**Work item**
Below are records. Transcribe exactly the lines from the one that contains "Children bag baby" through the last line, leaving any pictures out.

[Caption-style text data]
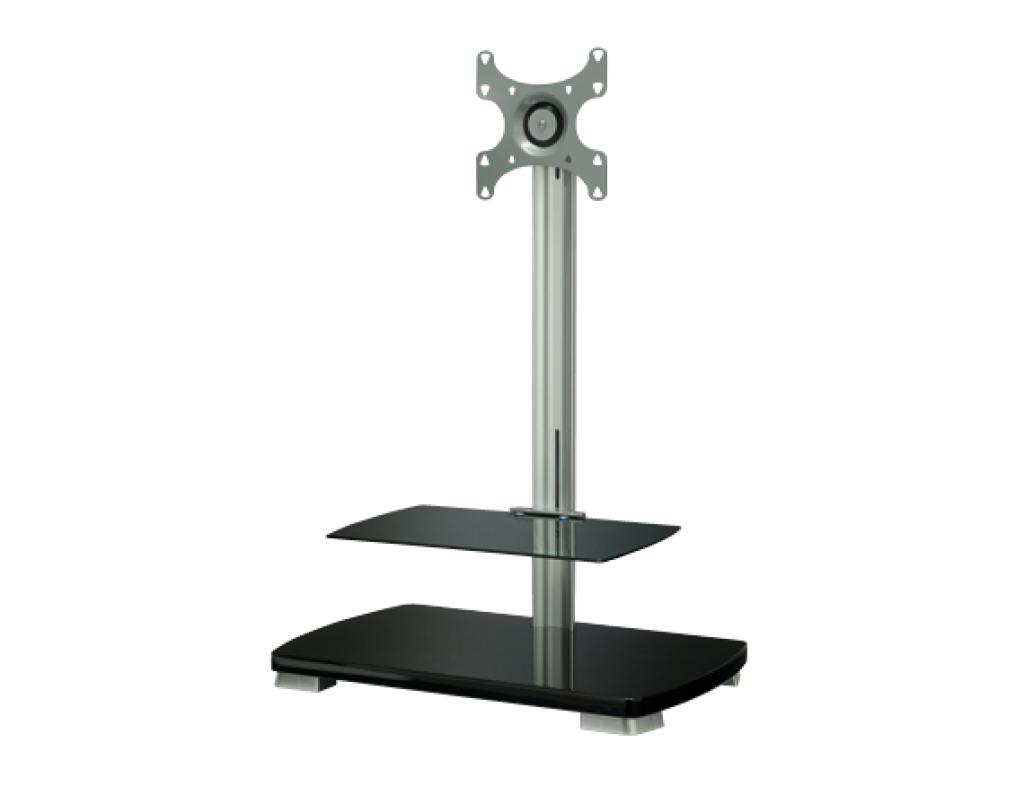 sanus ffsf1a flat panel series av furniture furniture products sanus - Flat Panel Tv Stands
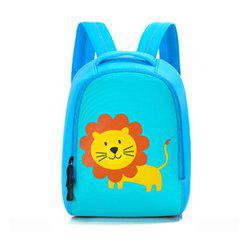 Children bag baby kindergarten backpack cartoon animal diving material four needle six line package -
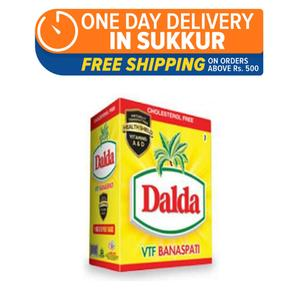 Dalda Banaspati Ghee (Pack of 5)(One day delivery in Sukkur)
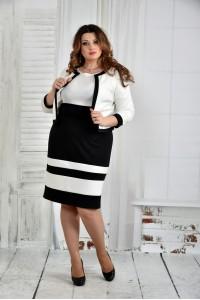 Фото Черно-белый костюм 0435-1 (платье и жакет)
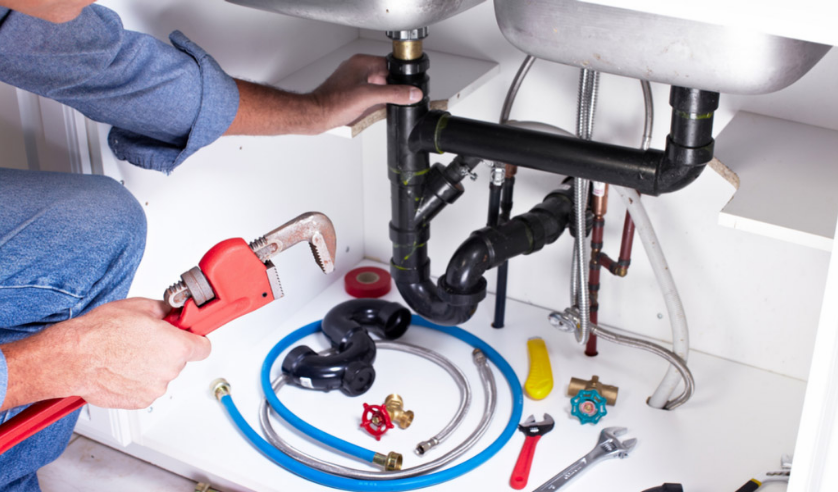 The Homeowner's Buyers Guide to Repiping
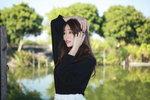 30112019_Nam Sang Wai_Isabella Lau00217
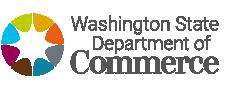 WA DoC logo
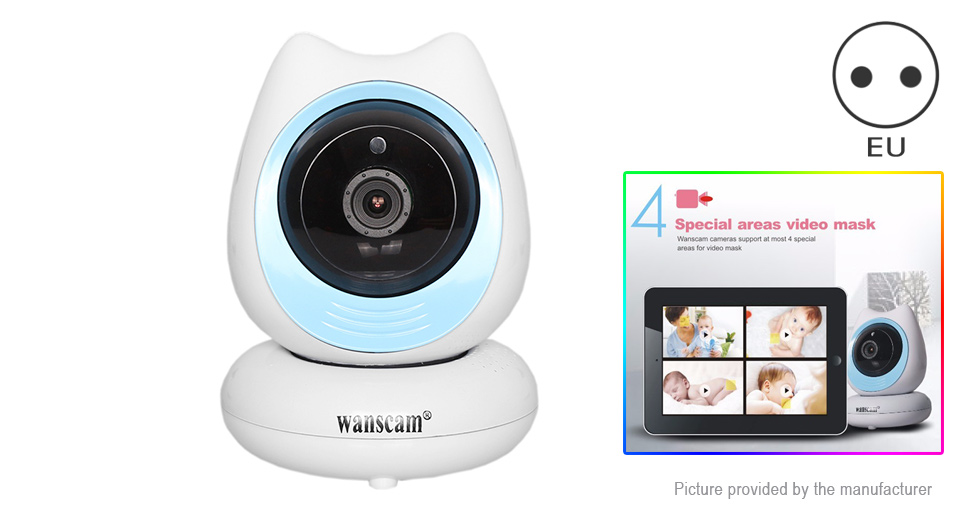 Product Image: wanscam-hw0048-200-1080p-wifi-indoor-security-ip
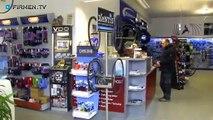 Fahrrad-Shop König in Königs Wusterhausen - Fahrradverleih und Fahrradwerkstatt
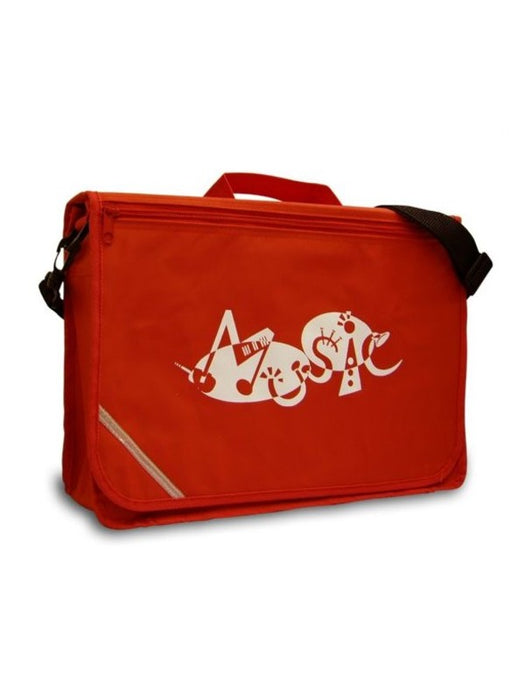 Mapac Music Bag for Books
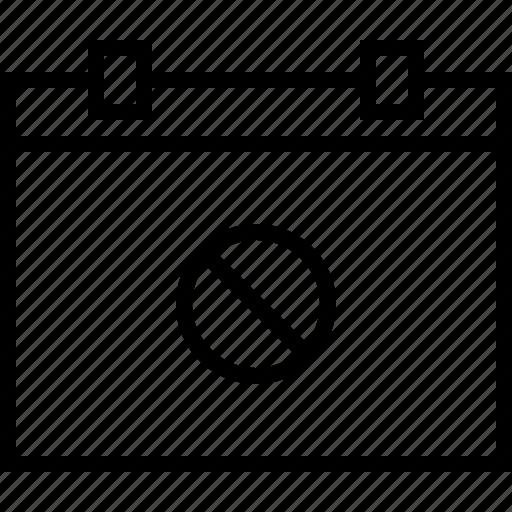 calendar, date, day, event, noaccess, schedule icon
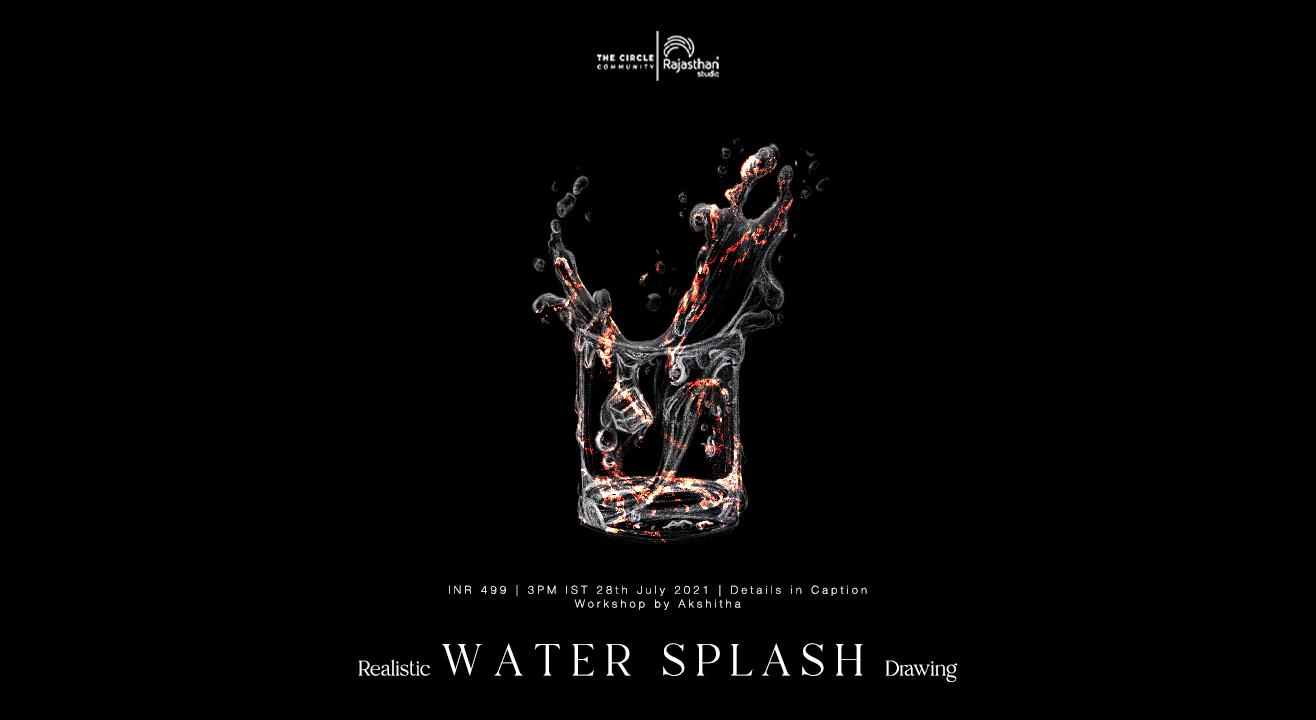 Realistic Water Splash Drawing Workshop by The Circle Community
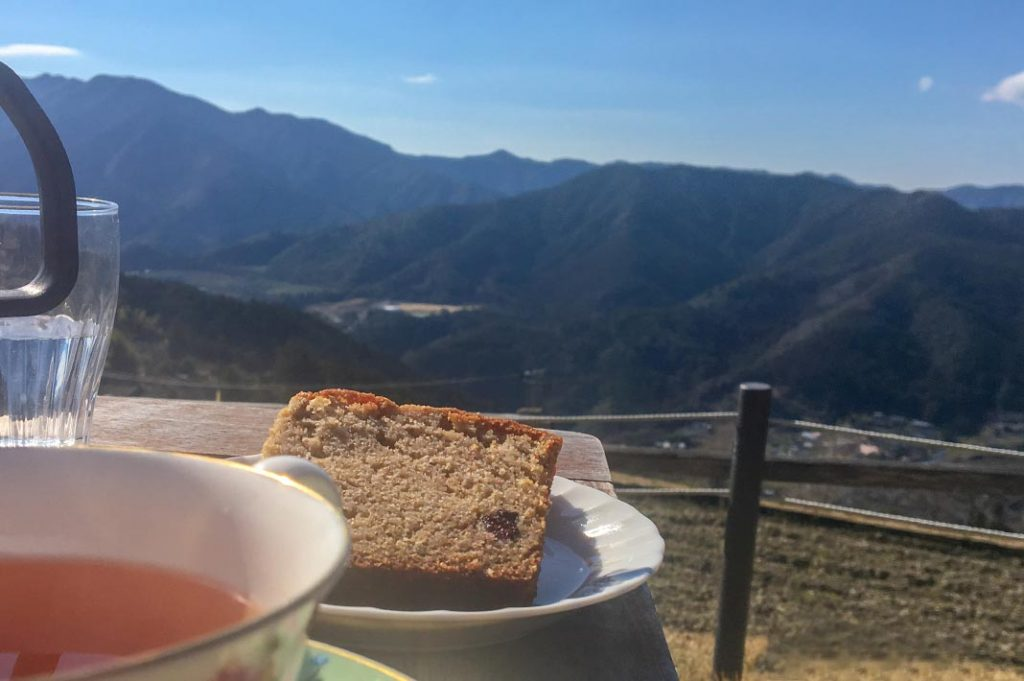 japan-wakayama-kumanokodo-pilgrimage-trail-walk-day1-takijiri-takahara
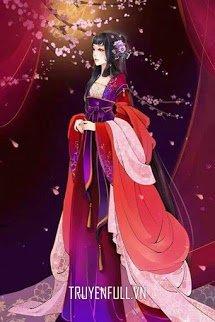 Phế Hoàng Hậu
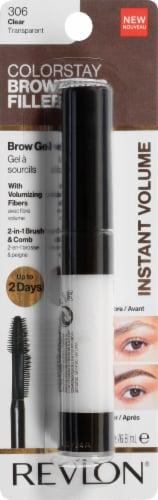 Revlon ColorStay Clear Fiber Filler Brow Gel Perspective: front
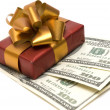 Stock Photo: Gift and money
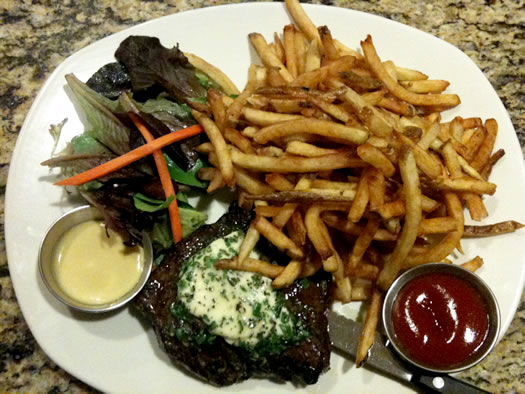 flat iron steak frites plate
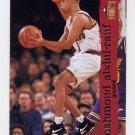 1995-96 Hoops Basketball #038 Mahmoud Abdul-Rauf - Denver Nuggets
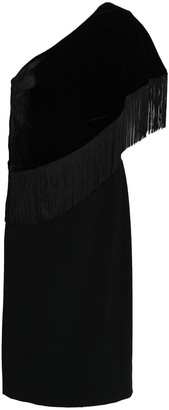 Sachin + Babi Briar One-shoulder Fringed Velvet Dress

**Solved problem**
 Children bag baby kindergarten backpack cartoon animal diving material four needle six line package -
 Dalda Banaspati Ghee (Pack of 5)(One day delivery in Sukkur)
 Фото Черно-белый костюм 0435-1 (платье и жакет)
 The Homeowner's Buyers Guide to Repiping
 30112019_Nam Sang Wai_Isabella Lau00217
 WA DoC logo
 Product Image: wanscam-hw0048-200-1080p-wifi-indoor-security-ip
 Fahrrad-Shop König in Königs Wusterhausen - Fahrradverleih und Fahrradwerkstatt
 Mapac Music Bag for Books
 calendar, date, day, event, noaccess, schedule icon
 Realistic Water Splash Drawing Workshop by The Circle Community
 japan-wakayama-kumanokodo-pilgrimage-trail-walk-day1-takijiri-takahara
 Phế Hoàng Hậu
 Revlon ColorStay Clear Fiber Filler Brow Gel Perspective: front
 Stock Photo: Gift and money
 flat iron steak frites plate
 1995-96 Hoops Basketball #038 Mahmoud Abdul-Rauf - Denver Nuggets
 Sachin + Babi Briar One-shoulder Fringed Velvet Dress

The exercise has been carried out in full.